**PASSAGE PROVIDED**
Ok, I've committed the following version without the TODO_update_ssa, which
passed another bootstrap/regtest on x86_64-linux and i686-linux.

2021-01-05  Jakub Jelinek  <jakub@redhat.com>

	PR tree-optimization/96239
	* gimple-ssa-store-merging.c (maybe_optimize_vector_constructor): New
	function.
	(get_status_for_store_merging): Don't return BB_INVALID for blocks
	with potential bswap optimizable CONSTRUCTORs.
	(pass_store_merging::execute): Optimize vector CONSTRUCTORs with bswap
	if possible.

	* gcc.dg/tree-ssa/pr96239.c: New test.

--- gcc/gimple-ssa-store-merging.c.jj	2020-12-16 13:07:51.729733816 +0100
+++ gcc/gimple-ssa-store-merging.c	2020-12-16 16:02:06.238868137 +0100
@@ -1255,6 +1255,75 @@ bswap_replace (gimple_stmt_iterator gsi,
   return tgt;
 }
 
+/* Try to optimize an assignment CUR_STMT with CONSTRUCTOR on the rhs
+   using bswap optimizations.  CDI_DOMINATORS need to be
+   computed on entry.  Return true if it has been optimized and
+   TODO_update_ssa is needed.  */
+
+static bool
+maybe_optimize_vector_constructor (gimple *cur_stmt)

**DIRECTIONS**
Answer these questions about the GCC patch message:
1. On which two targets did the committed version pass another bootstrap/regtest?
2. Which PR does the ChangeLog entry cite?
3. According to the comment on maybe_optimize_vector_constructor, what needs to be computed on entry?
The listing after this is separate material, unrelated to the patch message.

**DATASET**

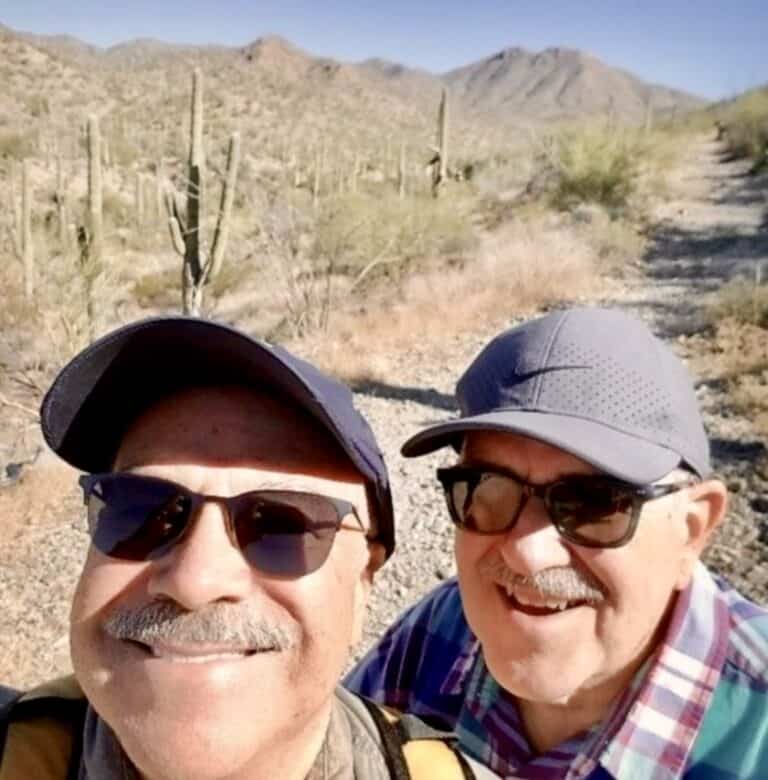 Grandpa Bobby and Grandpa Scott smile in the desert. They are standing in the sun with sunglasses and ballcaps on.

---

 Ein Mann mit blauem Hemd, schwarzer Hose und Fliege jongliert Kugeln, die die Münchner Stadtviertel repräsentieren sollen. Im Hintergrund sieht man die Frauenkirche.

**ANSWER FOR THIS EXERCISE**
1. x86_64-linux and i686-linux.
2. PR tree-optimization/96239.
3. CDI_DOMINATORS.